The White House Office of National AIDS Policy’s strategy includes three goals:

  • to reduce new HIV infections,
  • to increase access to care and optimize health outcomes for Americans with HIV/AIDS, and
  • to reduce HIV-related health disparities.

The strategy targets prevention programs to communities where infections are concentrated, specifically condom use, testing for HIV infection and educating people about prevention through health behaviors, better substance abuse treatment, and breakthrough medical research on vaccines and treatments.

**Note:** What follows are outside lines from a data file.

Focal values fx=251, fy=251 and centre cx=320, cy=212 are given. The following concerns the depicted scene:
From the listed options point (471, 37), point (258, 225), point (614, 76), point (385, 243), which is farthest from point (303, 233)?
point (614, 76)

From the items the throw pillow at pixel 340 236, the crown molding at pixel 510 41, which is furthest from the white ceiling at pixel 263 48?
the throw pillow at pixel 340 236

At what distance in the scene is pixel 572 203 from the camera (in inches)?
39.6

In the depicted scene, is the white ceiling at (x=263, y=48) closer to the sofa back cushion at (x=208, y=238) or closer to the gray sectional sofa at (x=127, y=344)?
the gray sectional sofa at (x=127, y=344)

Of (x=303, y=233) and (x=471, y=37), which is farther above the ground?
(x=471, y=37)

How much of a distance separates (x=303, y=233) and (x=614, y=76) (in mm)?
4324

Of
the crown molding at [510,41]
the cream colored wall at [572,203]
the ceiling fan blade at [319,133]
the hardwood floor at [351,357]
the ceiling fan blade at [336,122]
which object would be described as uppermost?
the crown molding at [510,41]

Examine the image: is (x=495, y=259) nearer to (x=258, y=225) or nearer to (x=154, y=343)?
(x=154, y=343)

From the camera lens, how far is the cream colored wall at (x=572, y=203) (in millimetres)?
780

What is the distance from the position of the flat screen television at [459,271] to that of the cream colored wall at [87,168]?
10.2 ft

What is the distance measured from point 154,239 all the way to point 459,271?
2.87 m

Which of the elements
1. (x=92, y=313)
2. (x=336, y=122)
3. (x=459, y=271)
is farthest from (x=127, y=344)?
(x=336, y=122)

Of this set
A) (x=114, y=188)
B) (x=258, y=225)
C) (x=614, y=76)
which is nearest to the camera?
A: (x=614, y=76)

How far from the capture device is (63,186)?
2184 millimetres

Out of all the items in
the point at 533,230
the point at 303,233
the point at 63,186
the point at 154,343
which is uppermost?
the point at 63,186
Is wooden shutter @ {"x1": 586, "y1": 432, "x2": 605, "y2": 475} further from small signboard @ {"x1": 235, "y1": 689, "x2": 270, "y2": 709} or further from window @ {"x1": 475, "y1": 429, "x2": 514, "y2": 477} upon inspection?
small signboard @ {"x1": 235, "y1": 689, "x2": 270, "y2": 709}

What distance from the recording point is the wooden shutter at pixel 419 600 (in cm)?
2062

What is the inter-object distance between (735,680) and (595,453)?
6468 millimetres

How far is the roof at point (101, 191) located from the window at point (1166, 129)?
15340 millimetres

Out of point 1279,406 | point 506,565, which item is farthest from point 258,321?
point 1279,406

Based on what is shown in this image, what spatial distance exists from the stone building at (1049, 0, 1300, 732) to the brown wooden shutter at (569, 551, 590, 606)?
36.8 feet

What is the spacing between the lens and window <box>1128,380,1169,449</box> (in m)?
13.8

Education is particularly important because Americans have become less fearful of HIV/AIDS over the last 20 years, and only 5 percent now believe HIV/AIDS is the highest priority health issue. The strategy aims to educate Americans about how dangerous the disease still is and the steps they can take to protect themselves and their loved ones.

The strategy integrates current programs with this year’s Affordable Care Act initiatives such as the new Prevention and Public Health Fund that will provide $15 billion over the next few years to prevent disease, including HIV/AIDS. The strategy identifies areas for additional investment, but it also outlines how existing resources can be used more effectively to prevent, diagnose and treat HIV/AIDS.

Community organizations will be able to apply for $30 million in new funding to support efforts to help more Americans know their HIV status, particularly in vulnerable populations. For the 1.1 million Americans who are living with HIV/AIDS, the Administration is supporting states that created waiting lists for their AIDS Drug Assistance Programs by pulling $25 million from other programs to help meet demand for the rest of the year.

In addition, the new Affordable Care Act enabled:

  • $250 rebate checks to seniors who’ve fallen into the Medicare prescription drug donut hole,
  • a new Pre-Existing Condition Insurance Plan for those who have been denied insurance because of their medical conditions, and
  • a new Patient’s Bill of Rights to forbid insurance companies from canceling coverage for illness or limiting benefits.

In 2014, the Act expands Medicaid coverage and prohibits denial of health insurance for persons with HIV/AIDS. Finally, the strategy includes steps to combat the stigma associated with HIV/AIDS that prevents people from getting tested or seeking treatment.

A National HIV/AIDS Strategy Implementation Plan lays out detailed action plans to accomplish changes in existing programs and improve results. Other cabinet agencies and sub-agencies are included that work on HIV/AIDS such as the Departments of Justice, Labor and Housing and Urban Development. The strategy also extends to the community and faith-based organizations, businesses, health care professionals and activists. Federal investment in laboratory research is expanded for better prevention tools, treatments and a cure for HIV/AIDS.